In this secondary data analysis of the SISPCT trial all 1089 patients of the original study were included. Patients were assigned to one of the four phenotypes by comparing patient variables with the Sepsis Endotyping in Emergency Care (SENECA) validation cohort. Survival analyses were performed using Kaplan-Meier and log-rank tests.

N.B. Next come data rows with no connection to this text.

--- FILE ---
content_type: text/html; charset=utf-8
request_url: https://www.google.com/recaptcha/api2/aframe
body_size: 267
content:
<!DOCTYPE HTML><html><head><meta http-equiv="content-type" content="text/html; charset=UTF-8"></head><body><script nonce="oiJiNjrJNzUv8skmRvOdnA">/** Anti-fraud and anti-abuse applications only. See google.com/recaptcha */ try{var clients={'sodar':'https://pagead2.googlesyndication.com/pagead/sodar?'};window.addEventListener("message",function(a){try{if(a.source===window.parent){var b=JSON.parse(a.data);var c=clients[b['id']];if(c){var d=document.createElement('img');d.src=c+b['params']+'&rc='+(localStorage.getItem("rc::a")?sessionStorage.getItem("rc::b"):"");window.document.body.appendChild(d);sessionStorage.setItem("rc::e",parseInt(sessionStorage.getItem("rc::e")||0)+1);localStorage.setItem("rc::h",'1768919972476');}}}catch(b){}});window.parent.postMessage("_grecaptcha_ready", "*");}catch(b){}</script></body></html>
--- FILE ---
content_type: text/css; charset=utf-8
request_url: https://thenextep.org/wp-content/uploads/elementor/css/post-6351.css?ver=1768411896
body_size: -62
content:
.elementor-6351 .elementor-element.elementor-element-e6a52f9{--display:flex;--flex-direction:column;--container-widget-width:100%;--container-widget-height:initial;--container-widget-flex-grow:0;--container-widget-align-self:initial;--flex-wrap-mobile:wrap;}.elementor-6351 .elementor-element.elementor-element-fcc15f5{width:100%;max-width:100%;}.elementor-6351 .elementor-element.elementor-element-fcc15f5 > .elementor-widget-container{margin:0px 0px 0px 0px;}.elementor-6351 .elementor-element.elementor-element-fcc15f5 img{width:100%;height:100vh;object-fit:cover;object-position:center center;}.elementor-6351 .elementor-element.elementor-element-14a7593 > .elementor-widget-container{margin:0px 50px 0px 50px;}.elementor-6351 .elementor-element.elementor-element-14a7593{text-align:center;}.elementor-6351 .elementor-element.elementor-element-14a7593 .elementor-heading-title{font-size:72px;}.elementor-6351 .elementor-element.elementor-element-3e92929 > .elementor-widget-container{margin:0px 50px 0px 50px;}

No robust effect of selenium on mortality and other outcome parameters could be determined in any sepsis phenotype. Phenotype frequencies were markedly different in our study cohort compared to previous reports (α: 2.2%, β: 6.3%, γ: 68.0%, δ: 23.4%). Differences in mortality between the respective phenotypes were not significant overall; however, 28-day mortality showed a lower mortality for the α- (20.8%) and β-phenotype (20.3%), followed by the γ- (27.1%), and δ-phenotype (28.5%).
Application of the four sepsis phenotypes to the SISPCT study cohort showed discrete but non-significant mortality differences within 28 days. However, beneficial treatment effects of high-dose intravenous selenium were still not detectable after categorizing the SISPCT study cohort according to four phenotype criteria.
高剂量静脉注射硒对脓毒症或脓毒性休克患者的治疗效果仍存在争议。在此,我们重新分析了亚硒酸钠和降钙素原指导的严重脓毒症抗菌治疗随机安慰剂对照试验(SISPCT)的数据,以根据既定的脓毒症表型揭示可能的治疗差异。
在这项对SISPCT试验的二次数据分析中,纳入了原研究的所有1089名患者。通过将患者变量与急诊护理中的脓毒症分型(SENECA)验证队列进行比较,将患者分为四种表型之一。使用Kaplan-Meier和对数秩检验进行生存分析。
在任何脓毒症表型中,均未确定硒对死亡率和其他结局参数有显著影响。与先前报告相比,我们研究队列中的表型频率明显不同(α:2.2%,β:6.3%,γ:68.0%,δ:23.4%)。各表型之间的总体死亡率差异不显著;然而,28天死亡率显示,α表型(20.8%)和β表型(20.3%)的死亡率较低,其次是γ表型(27.1%)和δ表型(28.5%)。
将四种脓毒症表型应用于SISPCT研究队列显示,28天内死亡率存在离散但不显著的差异。然而,根据四种表型标准对SISPCT研究队列进行分类后,仍未检测到高剂量静脉注射硒的有益治疗效果。